### What you will do
Render the lines from the one containing "Within the given" through the end of the items, inclusive, as a JSON list of strings with one string per line and no blank lines.

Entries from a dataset
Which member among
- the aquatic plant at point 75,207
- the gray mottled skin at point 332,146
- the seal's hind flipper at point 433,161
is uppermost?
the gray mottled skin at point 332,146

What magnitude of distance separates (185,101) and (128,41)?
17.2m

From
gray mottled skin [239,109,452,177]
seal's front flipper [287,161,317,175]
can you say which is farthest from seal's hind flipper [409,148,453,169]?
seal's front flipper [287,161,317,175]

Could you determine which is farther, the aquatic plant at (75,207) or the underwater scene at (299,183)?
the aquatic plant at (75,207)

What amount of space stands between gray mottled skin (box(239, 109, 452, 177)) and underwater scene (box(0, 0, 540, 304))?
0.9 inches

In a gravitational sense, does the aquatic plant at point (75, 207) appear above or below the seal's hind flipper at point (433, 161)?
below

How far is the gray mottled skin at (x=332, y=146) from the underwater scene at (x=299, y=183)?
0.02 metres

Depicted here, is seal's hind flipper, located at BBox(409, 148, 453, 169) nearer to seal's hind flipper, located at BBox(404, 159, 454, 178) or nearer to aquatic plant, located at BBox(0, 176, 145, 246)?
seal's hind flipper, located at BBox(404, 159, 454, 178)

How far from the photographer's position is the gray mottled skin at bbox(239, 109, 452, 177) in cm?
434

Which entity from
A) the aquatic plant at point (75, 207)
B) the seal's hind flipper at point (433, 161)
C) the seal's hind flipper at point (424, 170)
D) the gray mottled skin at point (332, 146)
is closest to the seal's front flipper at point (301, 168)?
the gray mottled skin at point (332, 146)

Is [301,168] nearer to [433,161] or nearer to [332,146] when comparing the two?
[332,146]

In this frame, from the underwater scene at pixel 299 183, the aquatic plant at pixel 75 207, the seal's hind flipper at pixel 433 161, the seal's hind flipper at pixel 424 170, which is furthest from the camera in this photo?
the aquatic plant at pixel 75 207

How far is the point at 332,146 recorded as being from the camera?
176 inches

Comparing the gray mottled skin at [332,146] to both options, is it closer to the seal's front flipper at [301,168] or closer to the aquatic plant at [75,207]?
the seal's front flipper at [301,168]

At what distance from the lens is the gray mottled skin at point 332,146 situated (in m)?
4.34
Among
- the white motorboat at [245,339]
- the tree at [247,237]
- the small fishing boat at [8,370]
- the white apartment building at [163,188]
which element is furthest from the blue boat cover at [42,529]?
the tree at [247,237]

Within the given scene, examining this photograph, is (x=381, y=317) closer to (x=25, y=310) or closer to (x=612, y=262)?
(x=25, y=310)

### The output
[
  "Within the given scene, examining this photograph, is (x=381, y=317) closer to (x=25, y=310) or closer to (x=612, y=262)?",
  "(x=25, y=310)"
]